• RECORDS SHOWN:
_____
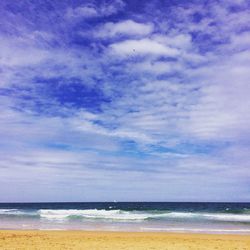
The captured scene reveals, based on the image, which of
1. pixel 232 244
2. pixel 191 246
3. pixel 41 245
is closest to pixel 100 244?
pixel 41 245

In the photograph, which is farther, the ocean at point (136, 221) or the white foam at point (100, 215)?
the white foam at point (100, 215)

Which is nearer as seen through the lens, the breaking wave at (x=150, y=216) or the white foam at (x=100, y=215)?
the breaking wave at (x=150, y=216)

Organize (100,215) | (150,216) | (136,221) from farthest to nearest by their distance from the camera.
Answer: (100,215)
(150,216)
(136,221)

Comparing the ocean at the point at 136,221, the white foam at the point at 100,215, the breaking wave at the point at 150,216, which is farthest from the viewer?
the white foam at the point at 100,215

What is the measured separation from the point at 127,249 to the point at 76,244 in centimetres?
235

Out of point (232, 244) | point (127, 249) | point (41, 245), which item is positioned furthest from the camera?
point (232, 244)

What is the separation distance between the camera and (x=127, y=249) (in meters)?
13.4

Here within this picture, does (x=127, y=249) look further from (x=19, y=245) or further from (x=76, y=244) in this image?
(x=19, y=245)

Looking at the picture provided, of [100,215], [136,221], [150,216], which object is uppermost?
[100,215]

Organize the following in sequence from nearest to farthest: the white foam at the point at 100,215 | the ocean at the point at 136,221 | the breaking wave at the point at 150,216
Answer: the ocean at the point at 136,221, the breaking wave at the point at 150,216, the white foam at the point at 100,215

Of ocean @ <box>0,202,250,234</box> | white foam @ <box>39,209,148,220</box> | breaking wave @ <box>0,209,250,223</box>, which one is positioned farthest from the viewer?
white foam @ <box>39,209,148,220</box>

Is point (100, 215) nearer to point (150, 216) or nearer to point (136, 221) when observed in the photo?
point (150, 216)

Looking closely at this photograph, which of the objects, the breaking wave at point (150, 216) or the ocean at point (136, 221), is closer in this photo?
the ocean at point (136, 221)

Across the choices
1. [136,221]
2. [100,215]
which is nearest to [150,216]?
[100,215]
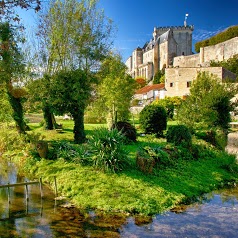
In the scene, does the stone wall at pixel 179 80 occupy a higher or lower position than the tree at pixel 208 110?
higher

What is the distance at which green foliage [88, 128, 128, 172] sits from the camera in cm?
1270

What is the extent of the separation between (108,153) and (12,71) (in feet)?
25.4

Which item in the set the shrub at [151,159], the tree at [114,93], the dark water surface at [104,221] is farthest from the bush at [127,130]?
the dark water surface at [104,221]

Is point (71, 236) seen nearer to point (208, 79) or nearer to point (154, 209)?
point (154, 209)

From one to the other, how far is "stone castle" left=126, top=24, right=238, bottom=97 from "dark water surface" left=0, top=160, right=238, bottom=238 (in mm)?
39303

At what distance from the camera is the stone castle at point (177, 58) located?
50312 mm

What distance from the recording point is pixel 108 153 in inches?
507

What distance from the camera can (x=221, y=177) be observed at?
573 inches

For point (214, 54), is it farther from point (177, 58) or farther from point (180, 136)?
point (180, 136)

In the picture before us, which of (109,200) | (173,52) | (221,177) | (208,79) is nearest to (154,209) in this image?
(109,200)

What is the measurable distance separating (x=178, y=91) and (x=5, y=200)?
4285 centimetres

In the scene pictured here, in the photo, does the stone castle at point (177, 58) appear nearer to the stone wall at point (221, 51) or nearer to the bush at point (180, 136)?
the stone wall at point (221, 51)

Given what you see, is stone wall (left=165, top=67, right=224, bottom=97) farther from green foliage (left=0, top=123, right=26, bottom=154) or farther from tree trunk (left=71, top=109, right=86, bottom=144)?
green foliage (left=0, top=123, right=26, bottom=154)

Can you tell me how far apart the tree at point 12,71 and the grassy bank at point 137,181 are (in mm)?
3703
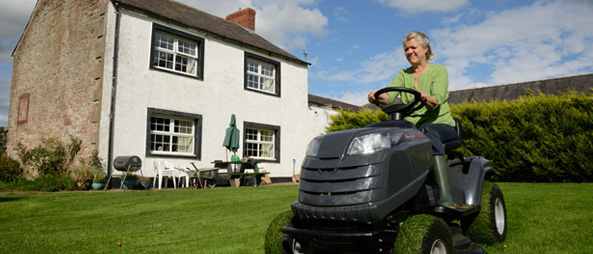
_____
• WHAT YOU NEED TO DO: Format the material as a Markdown table with the columns Row and Line. Start at the line containing "In the scene pictured" and continue through the end of the material, numbering each line and leaving out blank lines and pictures.

• RESULT OF THE TASK:
| Row | Line |
|---|---|
| 1 | In the scene pictured here, in the photo, does the stone castle at point (177, 58) appear nearer to the stone wall at point (221, 51) or nearer to the bush at point (180, 136)? |
| 2 | the stone wall at point (221, 51) |
| 3 | Given what you see, is stone wall (left=165, top=67, right=224, bottom=97) farther from green foliage (left=0, top=123, right=26, bottom=154) or farther from tree trunk (left=71, top=109, right=86, bottom=144)? |
| 4 | green foliage (left=0, top=123, right=26, bottom=154) |
| 5 | Can you tell me how far apart the tree at point 12,71 and the grassy bank at point 137,181 are (in mm)? |
| 6 | 3703 |